Godfrey Tyler is an experienced livestock farmer and knows how to take care of his animals. But he shudders at the thought of experiencing a sudden emergency that even he can’t fix and would require a professional vet, such as a bad cow birthing experience, known to farmers as a calf breech.

“I don’t know, I’ll probably have to shoot animals,” he says, with remorse in his voice. “How do you say that to people?”

Tyler, of Waverly Brook Farm in Haliburton Highlands, is willing to paint the grim scene to illustrate the dire problem facing Haliburton County’s agricultural community; a lack of readily available veterinarians for farm animals.

The problem means that farmers have to solve problems themselves, even if not comfortable doing so, or pay impractical prices to access a vet from outside the region. Godfrey, and others are calling for the provincial government and animal welfare institutions to put more creative thinking into solving what they say is a long-standing problem that affects several rural Ontario regions.

Before 2021, Haliburton-area farmers had a local vet, who could attend to local emergency calls. But at the start of 2021, Dr. Aimee Coysh Filion suspended offering on-call services to big animals and limited her practice to in-house visits.

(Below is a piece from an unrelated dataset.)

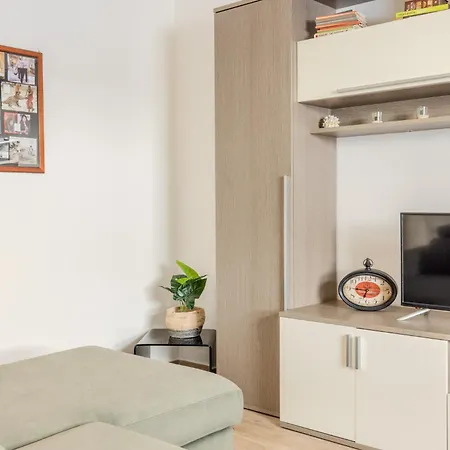 Appartement 5 Minutes From The Seafront -apartment & Garden *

One of her colleagues was leaving the clinic to return to Ireland, meaning the clinic couldn’t continue to serve farmers.

“It is unfortunate, but not many veterinarians want to practice mixed animal medicine, or do on-call,” she wrote. “Furthermore, there is a serious lack of veterinarians in our province as a whole, and many clinics have to search for a longer period of time to find one.”

“What other discipline is available 72 hours a week?” said Gord Mitchell, secretary and treasurer of the Northern Producer Animal Health Network, which is monitoring Haliburton County’s vet shortage.